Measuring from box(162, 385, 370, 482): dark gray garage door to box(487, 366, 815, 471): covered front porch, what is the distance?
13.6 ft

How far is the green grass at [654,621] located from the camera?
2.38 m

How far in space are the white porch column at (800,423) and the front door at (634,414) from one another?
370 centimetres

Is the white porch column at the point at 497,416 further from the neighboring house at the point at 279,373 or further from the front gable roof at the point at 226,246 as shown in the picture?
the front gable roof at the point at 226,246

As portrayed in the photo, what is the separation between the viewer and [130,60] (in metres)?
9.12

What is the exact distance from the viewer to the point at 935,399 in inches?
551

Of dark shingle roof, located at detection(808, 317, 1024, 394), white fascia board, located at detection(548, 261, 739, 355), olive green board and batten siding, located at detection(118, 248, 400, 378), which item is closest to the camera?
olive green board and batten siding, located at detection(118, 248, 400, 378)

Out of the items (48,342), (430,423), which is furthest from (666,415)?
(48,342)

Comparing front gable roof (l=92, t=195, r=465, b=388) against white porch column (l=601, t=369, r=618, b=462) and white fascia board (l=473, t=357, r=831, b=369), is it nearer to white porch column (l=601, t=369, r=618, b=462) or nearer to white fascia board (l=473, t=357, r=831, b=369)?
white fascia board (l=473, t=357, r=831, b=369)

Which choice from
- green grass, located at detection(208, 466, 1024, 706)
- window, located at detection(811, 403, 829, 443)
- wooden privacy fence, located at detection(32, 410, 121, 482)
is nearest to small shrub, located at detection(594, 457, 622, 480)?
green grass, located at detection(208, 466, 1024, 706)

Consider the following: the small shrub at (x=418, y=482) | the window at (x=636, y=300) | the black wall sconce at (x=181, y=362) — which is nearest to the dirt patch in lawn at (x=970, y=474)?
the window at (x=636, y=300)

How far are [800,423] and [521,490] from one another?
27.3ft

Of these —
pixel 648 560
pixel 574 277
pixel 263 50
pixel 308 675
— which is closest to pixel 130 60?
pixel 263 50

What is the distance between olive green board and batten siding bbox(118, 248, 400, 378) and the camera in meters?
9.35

------------------------------

Exercise description:
Rewrite every row above as a JSON list of strings, one string per line and with blank lines left out.

In response:
[
  "Measuring from box(162, 385, 370, 482): dark gray garage door to box(487, 366, 815, 471): covered front porch, what is the distance?",
  "13.6 ft",
  "How far is the green grass at [654,621] located from the camera?",
  "2.38 m",
  "How far in space are the white porch column at (800,423) and the front door at (634,414) from one another?",
  "370 centimetres",
  "Is the white porch column at the point at 497,416 further from the neighboring house at the point at 279,373 or further from the front gable roof at the point at 226,246 as shown in the picture?",
  "the front gable roof at the point at 226,246",
  "As portrayed in the photo, what is the separation between the viewer and [130,60] (in metres)?",
  "9.12",
  "What is the exact distance from the viewer to the point at 935,399 in inches?",
  "551",
  "Of dark shingle roof, located at detection(808, 317, 1024, 394), white fascia board, located at detection(548, 261, 739, 355), olive green board and batten siding, located at detection(118, 248, 400, 378), which item is closest to the camera?",
  "olive green board and batten siding, located at detection(118, 248, 400, 378)",
  "Out of the items (48,342), (430,423), which is furthest from (666,415)?",
  "(48,342)",
  "Comparing front gable roof (l=92, t=195, r=465, b=388) against white porch column (l=601, t=369, r=618, b=462) and white fascia board (l=473, t=357, r=831, b=369), is it nearer to white porch column (l=601, t=369, r=618, b=462) or nearer to white fascia board (l=473, t=357, r=831, b=369)?",
  "white fascia board (l=473, t=357, r=831, b=369)",
  "Which choice from",
  "- green grass, located at detection(208, 466, 1024, 706)",
  "- window, located at detection(811, 403, 829, 443)",
  "- wooden privacy fence, located at detection(32, 410, 121, 482)",
  "is nearest to small shrub, located at detection(594, 457, 622, 480)?",
  "green grass, located at detection(208, 466, 1024, 706)",
  "Consider the following: the small shrub at (x=418, y=482) | the window at (x=636, y=300) | the black wall sconce at (x=181, y=362) — which is nearest to the dirt patch in lawn at (x=970, y=474)?",
  "the window at (x=636, y=300)",
  "How far are [800,423] and [521,490] from one another?",
  "27.3ft",
  "Of these —",
  "pixel 648 560",
  "pixel 574 277",
  "pixel 263 50",
  "pixel 308 675",
  "— which is closest to pixel 130 60?",
  "pixel 263 50",
  "What is the distance between olive green board and batten siding bbox(118, 248, 400, 378) and the camera in meters?",
  "9.35"
]